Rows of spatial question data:
┌──
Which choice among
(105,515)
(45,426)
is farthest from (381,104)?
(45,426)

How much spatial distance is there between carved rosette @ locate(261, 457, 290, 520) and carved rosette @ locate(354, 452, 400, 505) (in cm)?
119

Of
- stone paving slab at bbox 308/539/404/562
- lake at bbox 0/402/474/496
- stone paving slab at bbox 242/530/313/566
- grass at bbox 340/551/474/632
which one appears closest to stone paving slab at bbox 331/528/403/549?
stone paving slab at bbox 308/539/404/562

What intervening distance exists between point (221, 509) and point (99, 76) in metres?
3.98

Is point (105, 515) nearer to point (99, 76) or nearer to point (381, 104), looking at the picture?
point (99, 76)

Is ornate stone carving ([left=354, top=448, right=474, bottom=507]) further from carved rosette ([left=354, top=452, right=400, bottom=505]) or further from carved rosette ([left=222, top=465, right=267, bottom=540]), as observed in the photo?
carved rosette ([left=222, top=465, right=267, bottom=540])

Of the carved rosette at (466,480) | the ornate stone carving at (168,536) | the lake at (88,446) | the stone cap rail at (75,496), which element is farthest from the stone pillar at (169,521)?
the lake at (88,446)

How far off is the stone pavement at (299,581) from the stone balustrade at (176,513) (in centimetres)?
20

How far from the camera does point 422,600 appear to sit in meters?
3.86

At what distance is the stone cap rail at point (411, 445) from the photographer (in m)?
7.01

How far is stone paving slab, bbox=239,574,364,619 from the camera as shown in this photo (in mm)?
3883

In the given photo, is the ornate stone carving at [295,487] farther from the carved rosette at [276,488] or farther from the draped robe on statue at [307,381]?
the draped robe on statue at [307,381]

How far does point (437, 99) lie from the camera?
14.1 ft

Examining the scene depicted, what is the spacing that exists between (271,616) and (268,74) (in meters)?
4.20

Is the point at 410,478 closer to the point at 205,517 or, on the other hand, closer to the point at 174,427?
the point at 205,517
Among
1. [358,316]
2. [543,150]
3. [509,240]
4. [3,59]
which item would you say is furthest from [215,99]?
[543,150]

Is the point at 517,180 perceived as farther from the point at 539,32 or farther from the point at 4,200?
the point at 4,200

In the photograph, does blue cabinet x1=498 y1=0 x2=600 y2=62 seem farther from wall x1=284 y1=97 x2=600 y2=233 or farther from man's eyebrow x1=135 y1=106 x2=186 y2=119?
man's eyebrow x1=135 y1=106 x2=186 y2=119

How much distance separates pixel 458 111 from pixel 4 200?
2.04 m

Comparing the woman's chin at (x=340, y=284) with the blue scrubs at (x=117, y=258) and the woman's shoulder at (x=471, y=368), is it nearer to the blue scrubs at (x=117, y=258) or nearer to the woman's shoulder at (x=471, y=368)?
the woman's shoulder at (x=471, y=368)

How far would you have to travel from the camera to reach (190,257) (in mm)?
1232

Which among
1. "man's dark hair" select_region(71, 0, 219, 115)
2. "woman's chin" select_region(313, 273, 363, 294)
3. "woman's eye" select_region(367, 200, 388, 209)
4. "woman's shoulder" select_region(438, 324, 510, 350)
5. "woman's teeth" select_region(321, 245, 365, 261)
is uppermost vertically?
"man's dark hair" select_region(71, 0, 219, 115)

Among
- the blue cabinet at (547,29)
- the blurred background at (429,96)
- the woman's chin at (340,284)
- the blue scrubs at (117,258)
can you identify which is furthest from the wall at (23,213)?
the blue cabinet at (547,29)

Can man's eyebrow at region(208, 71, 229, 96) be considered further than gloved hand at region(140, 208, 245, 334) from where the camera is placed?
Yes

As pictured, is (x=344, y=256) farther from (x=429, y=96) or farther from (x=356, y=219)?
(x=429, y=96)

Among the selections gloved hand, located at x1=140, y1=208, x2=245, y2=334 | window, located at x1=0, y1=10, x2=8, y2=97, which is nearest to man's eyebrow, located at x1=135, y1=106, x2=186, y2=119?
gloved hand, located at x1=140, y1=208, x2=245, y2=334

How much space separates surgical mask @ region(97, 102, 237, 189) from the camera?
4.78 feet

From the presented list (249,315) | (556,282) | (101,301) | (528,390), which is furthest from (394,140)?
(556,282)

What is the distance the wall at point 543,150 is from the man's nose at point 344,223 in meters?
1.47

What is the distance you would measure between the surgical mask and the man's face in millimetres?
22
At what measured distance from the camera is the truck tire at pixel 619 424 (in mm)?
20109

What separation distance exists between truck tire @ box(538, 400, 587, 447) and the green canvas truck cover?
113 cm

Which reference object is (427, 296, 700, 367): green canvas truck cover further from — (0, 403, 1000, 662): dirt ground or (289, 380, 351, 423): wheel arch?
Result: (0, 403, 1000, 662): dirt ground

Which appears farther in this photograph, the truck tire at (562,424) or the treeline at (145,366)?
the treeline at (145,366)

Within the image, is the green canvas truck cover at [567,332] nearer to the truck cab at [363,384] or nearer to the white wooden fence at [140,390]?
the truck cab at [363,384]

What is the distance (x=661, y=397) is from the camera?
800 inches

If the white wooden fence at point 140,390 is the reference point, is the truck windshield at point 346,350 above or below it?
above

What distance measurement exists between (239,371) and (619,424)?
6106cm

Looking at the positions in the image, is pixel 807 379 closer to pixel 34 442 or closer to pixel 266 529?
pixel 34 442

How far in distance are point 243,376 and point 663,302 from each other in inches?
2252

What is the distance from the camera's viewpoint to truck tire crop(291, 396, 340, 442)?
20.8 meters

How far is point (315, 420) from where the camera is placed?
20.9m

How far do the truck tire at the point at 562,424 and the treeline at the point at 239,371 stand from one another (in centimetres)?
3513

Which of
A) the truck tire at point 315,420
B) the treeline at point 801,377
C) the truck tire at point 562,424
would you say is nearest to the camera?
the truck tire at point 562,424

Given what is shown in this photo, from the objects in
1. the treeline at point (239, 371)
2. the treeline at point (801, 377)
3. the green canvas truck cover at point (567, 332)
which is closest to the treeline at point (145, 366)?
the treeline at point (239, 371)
└──
-- Stated problem --
Can you repeat these lines with every "ornate stone carving" swapped for "decorative stone relief" and everything else left the same?

-- Solution below --
Which choice among
(105,515)
(45,426)
is farthest from (381,104)?
(45,426)

How much spatial distance is there between carved rosette @ locate(261, 457, 290, 520) and carved rosette @ locate(354, 452, 400, 505) (in cm)?
119

Of
- stone paving slab at bbox 308/539/404/562
- lake at bbox 0/402/474/496
- stone paving slab at bbox 242/530/313/566
- grass at bbox 340/551/474/632
which one appears closest to stone paving slab at bbox 331/528/403/549?
stone paving slab at bbox 308/539/404/562

What intervening distance exists between point (221, 509) and point (99, 76) in metres?
3.98

Is point (105, 515) nearer to point (99, 76) or nearer to point (381, 104), looking at the picture?
point (99, 76)

Is decorative stone relief ([left=354, top=448, right=474, bottom=507]) further from carved rosette ([left=354, top=452, right=400, bottom=505]) or further from carved rosette ([left=222, top=465, right=267, bottom=540]), as observed in the photo?
carved rosette ([left=222, top=465, right=267, bottom=540])

Of the carved rosette at (466,480) | the decorative stone relief at (168,536) | the lake at (88,446) | the stone cap rail at (75,496), which element is farthest from the stone pillar at (169,521)?
the lake at (88,446)

How far off is the stone pavement at (299,581) from the stone balustrade at (176,513) (in centimetres)?
20

How far from the camera does point 422,600 appear to sit in meters?
3.86

At what distance is the stone cap rail at point (411, 445) from the photographer (in m)?
7.01

How far is stone paving slab, bbox=239,574,364,619 from the camera as shown in this photo (in mm)?
3883

In the given photo, is the decorative stone relief at [295,487] farther from the carved rosette at [276,488] or farther from the draped robe on statue at [307,381]?
the draped robe on statue at [307,381]

How far does point (437, 99) lie from the camera?
14.1 ft

Examining the scene depicted, what is the spacing that exists between (271,616) and (268,74) (in meters)?
4.20

Is the point at 410,478 closer to the point at 205,517 or, on the other hand, closer to the point at 174,427?
the point at 205,517
Among
1. [358,316]
2. [543,150]
3. [509,240]
4. [3,59]
which item would you say is furthest from [215,99]?
[543,150]

Is the point at 517,180 perceived as farther from the point at 539,32 or farther from the point at 4,200?
the point at 4,200

In the photograph, does blue cabinet x1=498 y1=0 x2=600 y2=62 seem farther from wall x1=284 y1=97 x2=600 y2=233 or farther from man's eyebrow x1=135 y1=106 x2=186 y2=119?
man's eyebrow x1=135 y1=106 x2=186 y2=119

How much distance separates pixel 458 111 from pixel 4 200?
2.04 m

Comparing the woman's chin at (x=340, y=284) with the blue scrubs at (x=117, y=258) and the woman's shoulder at (x=471, y=368), is it nearer to the blue scrubs at (x=117, y=258) or nearer to the woman's shoulder at (x=471, y=368)?
the woman's shoulder at (x=471, y=368)

How far would you have to travel from the camera to reach (190,257) (in mm)?
1232

Which among
1. "man's dark hair" select_region(71, 0, 219, 115)
2. "woman's chin" select_region(313, 273, 363, 294)
3. "woman's eye" select_region(367, 200, 388, 209)
4. "woman's shoulder" select_region(438, 324, 510, 350)
5. "woman's teeth" select_region(321, 245, 365, 261)
is uppermost vertically?
"man's dark hair" select_region(71, 0, 219, 115)

Among
- the blue cabinet at (547,29)
- the blurred background at (429,96)
- the woman's chin at (340,284)
- the blue scrubs at (117,258)
can you identify which is furthest from the wall at (23,213)?
the blue cabinet at (547,29)

Can man's eyebrow at region(208, 71, 229, 96) be considered further than gloved hand at region(140, 208, 245, 334) from where the camera is placed?
Yes

As pictured, is (x=344, y=256) farther from (x=429, y=96) or farther from (x=356, y=219)?
(x=429, y=96)

Among the selections gloved hand, located at x1=140, y1=208, x2=245, y2=334 | window, located at x1=0, y1=10, x2=8, y2=97, which is nearest to man's eyebrow, located at x1=135, y1=106, x2=186, y2=119?
gloved hand, located at x1=140, y1=208, x2=245, y2=334

How much space separates surgical mask @ region(97, 102, 237, 189) from the camera?
4.78 feet

From the presented list (249,315) | (556,282) | (101,301) | (528,390), which is furthest from (394,140)?
(556,282)

What is the distance the wall at point 543,150 is from the man's nose at point 344,223 in meters?
1.47

What is the distance you would measure between the surgical mask and the man's face in millimetres?
22
At what measured distance from the camera is the truck tire at pixel 619 424 (in mm)?
20109

What separation distance exists between truck tire @ box(538, 400, 587, 447) and the green canvas truck cover?
113 cm

Which reference object is (427, 296, 700, 367): green canvas truck cover further from — (0, 403, 1000, 662): dirt ground or (289, 380, 351, 423): wheel arch?
Result: (0, 403, 1000, 662): dirt ground

Which appears farther in this photograph, the truck tire at (562,424) or the treeline at (145,366)?
the treeline at (145,366)

Within the image, is the green canvas truck cover at [567,332] nearer to the truck cab at [363,384] or nearer to the white wooden fence at [140,390]?
the truck cab at [363,384]

What is the distance (x=661, y=397) is from the camera?
800 inches

If the white wooden fence at point 140,390 is the reference point, is the truck windshield at point 346,350 above or below it?
above

What distance measurement exists between (239,371) and (619,424)?
6106cm

Looking at the positions in the image, is pixel 807 379 closer to pixel 34 442 or closer to pixel 266 529?
pixel 34 442

How far in distance are point 243,376 and point 663,302 from each other in inches?
2252

What is the distance from the camera's viewpoint to truck tire crop(291, 396, 340, 442)?
20.8 meters

How far is point (315, 420) from where the camera is placed?
20.9m

How far do the truck tire at the point at 562,424 and the treeline at the point at 239,371 stand from one another (in centimetres)?
3513

Which of
A) the truck tire at point 315,420
B) the treeline at point 801,377
C) the truck tire at point 562,424
would you say is nearest to the camera?
the truck tire at point 562,424

Given what is shown in this photo, from the objects in
1. the treeline at point (239, 371)
2. the treeline at point (801, 377)
3. the green canvas truck cover at point (567, 332)
which is closest to the treeline at point (145, 366)?
the treeline at point (239, 371)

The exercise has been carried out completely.